Title: Opening Real Science: teaching maths and science to reflect authentic practise
Abstract: The Opening Real Science (ORS) project is a Macquarie-led collaboration of several universities and research organisations to infuse real and authentic science into primary and secondary classrooms. The project equips pre- and in-service teachers with ideas and resources designed to showcase science and mathematics as they are practised. The ORS approach is to improve student learning through building teacher confidence and depth of experience. To achieve this, ORS brings together teacher educators and scientists to deliver online teacher education modules and professional experiences designed around inquiry-based learning. The payoffs are significant as ORS partner universities enrol more than a quarter of all Australian education students. The online delivery of modules extends this reach further. In this short talk I will give an overview of ORS and how it is addressing these goals. I will focus on one of the astrophysics modules, Life and Death of Stars, to illustrate design considerations and challenges. I will discuss module structure in the context of both educational theory and classroom practice.

◆ **Tasks to carry out**
1. List each thing the Opening Real Science abstract says the short talk will do.
2. According to the Opening Real Science abstract, what share of all Australian education students do ORS partner universities enrol?
3. Write the next part of the Opening Real Science abstract, picking up after its final sentence.
The rows that come next have no connection to the Opening Real Science abstract.

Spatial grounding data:
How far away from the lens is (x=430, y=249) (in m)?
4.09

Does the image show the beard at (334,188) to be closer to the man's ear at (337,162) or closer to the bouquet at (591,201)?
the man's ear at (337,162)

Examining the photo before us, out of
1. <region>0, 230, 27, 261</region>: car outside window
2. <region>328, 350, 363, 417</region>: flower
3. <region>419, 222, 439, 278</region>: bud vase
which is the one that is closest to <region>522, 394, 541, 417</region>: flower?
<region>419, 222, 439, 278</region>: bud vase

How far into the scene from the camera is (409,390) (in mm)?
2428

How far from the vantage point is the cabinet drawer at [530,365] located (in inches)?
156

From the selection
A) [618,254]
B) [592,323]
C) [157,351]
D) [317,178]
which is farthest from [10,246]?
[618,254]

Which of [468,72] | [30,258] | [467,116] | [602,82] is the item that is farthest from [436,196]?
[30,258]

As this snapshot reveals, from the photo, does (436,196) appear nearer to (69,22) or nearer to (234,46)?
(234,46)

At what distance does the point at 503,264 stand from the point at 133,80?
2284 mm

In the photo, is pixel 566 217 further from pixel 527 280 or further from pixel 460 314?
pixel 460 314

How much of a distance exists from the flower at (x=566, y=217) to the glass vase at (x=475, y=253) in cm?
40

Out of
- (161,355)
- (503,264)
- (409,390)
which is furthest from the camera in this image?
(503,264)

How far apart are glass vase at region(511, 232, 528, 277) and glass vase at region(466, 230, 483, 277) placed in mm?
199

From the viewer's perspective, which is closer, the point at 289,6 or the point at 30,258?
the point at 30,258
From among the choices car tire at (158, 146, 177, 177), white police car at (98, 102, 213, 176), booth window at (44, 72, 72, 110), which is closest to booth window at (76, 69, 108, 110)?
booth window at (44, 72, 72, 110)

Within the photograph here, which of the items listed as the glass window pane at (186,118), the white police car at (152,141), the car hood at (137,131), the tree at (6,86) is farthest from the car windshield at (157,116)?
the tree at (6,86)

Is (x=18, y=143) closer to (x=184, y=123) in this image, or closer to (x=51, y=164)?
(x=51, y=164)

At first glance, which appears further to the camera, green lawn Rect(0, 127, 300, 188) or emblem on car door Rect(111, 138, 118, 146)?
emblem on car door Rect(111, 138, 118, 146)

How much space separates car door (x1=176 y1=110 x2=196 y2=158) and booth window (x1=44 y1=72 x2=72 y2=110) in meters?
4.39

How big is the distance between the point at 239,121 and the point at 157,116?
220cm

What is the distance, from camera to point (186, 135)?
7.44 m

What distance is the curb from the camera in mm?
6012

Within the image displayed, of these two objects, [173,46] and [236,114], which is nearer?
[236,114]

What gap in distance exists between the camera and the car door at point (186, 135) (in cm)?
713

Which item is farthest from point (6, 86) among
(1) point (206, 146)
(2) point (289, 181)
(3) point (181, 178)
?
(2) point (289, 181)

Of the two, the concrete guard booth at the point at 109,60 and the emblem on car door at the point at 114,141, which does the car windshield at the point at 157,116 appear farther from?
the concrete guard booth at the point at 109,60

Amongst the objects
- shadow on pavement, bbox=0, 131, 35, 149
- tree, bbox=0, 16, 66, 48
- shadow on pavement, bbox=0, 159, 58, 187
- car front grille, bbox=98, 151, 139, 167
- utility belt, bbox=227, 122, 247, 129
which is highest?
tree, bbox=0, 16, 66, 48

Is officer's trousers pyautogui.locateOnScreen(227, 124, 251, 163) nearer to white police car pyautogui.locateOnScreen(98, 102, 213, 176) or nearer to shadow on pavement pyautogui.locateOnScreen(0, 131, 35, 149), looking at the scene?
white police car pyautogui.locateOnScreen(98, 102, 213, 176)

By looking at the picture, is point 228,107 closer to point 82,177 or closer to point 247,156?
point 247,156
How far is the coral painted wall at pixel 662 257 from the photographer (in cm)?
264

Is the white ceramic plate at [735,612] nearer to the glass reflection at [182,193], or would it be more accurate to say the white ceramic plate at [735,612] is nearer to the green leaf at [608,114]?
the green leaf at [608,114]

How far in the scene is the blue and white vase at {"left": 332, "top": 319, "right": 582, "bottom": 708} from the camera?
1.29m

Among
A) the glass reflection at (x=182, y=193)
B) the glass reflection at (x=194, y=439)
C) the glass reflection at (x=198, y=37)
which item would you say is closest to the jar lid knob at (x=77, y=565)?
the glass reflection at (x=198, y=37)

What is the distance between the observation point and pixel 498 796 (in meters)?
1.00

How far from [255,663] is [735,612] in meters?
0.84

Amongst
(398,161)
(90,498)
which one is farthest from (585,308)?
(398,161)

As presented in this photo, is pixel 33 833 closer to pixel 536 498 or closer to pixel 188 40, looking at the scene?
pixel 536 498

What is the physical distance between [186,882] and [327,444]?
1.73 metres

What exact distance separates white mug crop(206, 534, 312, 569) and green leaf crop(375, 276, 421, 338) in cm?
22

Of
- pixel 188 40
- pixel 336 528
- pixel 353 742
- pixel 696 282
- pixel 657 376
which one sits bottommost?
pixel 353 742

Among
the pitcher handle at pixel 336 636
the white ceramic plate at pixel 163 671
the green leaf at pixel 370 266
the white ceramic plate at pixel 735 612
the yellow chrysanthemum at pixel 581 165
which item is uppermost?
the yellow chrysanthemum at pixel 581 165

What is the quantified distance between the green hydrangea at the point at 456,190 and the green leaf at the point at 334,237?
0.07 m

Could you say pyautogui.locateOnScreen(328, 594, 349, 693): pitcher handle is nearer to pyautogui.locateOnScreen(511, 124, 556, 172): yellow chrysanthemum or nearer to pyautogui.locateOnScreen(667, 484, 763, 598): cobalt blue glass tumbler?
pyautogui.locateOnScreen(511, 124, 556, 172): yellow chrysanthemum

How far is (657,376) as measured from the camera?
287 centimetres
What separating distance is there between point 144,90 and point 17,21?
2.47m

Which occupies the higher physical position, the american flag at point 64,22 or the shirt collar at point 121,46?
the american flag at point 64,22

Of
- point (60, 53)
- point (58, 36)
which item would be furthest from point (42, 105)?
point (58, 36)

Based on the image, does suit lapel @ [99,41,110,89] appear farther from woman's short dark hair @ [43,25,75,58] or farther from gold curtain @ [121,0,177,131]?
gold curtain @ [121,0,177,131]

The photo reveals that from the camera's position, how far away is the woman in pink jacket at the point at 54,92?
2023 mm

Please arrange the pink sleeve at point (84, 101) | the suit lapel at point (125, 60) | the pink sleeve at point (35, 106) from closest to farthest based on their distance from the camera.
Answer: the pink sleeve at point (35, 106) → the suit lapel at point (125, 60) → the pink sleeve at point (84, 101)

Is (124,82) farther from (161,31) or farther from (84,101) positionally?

--

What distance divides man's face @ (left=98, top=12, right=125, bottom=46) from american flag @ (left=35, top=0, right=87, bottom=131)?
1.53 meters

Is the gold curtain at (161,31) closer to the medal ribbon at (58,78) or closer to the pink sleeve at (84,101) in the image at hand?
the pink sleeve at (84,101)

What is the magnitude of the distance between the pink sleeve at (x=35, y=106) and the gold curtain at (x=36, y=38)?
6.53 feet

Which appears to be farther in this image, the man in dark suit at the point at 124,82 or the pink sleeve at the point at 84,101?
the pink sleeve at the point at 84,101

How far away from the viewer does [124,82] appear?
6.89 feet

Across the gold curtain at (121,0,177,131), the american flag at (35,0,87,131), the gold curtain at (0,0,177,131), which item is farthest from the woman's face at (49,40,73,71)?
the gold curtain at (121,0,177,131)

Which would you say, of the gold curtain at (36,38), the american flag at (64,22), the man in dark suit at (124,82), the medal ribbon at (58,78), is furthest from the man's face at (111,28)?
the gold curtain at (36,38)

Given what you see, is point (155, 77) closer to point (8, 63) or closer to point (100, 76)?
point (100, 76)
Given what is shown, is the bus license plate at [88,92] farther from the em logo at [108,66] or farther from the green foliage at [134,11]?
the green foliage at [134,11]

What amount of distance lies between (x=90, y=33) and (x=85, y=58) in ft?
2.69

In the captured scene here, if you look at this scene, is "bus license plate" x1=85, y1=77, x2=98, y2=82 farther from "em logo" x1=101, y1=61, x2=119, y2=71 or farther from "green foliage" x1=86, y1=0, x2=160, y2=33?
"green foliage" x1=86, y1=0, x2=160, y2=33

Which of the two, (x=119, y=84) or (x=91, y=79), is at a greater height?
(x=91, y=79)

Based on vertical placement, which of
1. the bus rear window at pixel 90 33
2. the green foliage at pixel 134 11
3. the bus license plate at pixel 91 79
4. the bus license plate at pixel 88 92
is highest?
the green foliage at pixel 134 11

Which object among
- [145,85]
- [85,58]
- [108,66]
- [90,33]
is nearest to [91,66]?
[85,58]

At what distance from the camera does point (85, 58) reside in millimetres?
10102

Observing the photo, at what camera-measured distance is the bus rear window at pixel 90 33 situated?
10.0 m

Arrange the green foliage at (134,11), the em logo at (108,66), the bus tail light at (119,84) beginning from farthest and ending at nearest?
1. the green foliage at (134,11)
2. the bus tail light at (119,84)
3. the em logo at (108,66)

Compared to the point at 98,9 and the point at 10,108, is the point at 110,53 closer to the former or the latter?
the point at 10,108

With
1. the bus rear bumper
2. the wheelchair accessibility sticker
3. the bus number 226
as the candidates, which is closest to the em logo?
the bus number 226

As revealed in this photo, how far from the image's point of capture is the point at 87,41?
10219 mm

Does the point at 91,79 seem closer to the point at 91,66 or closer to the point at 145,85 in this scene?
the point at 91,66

◆ **Task-by-task answers**
1.
- Give an overview of ORS and how it is addressing its goals.
- Focus on one of the astrophysics modules, Life and Death of Stars, to illustrate design considerations and challenges.
- Discuss module structure in the context of both educational theory and classroom practice.

2. More than a quarter.

3.
Title: Large scale structure and giant radio galaxy morphology
Abstract: Giant radio galaxies (sizes > 700 kpc) offer a unique opportunity to study the warm-hot intergalactic medium (WHIM), the 10^5 to 10^7 K gas permeating the large scale structure of the present-day universe. The WHIM is thought to harbour significant numbers of baryons — expected from big bang nucleosynthesis — but as yet unaccounted for by observations. In this short talk I will present recent published work from our study of 19 giant radio galaxies and their surrounding environments. We have combined high-sensitivity ATCA radio observations with 10k AAT red shifts to study the relationship between environment, WHIM density and radio lobe morphology. We find that the jets of giant radio galaxies are deflected away from galaxy overdensities and form in directions orthogonal to these. We also find that lobe asymmetries arise when galaxy overdensities occur in the path of one of the jets. Ongoing work extends these observations to density and gravity field reconstructions of each host environment, quantifying the influence of ram pressure on spectral and dynamical age on the radio lobes. When complete, this analysis will offer greater insight into the physical nature of the WHIM across a significant sample size of different environments.

Mr. Adriano Poci

Title: What’s the Matter with Galaxies ?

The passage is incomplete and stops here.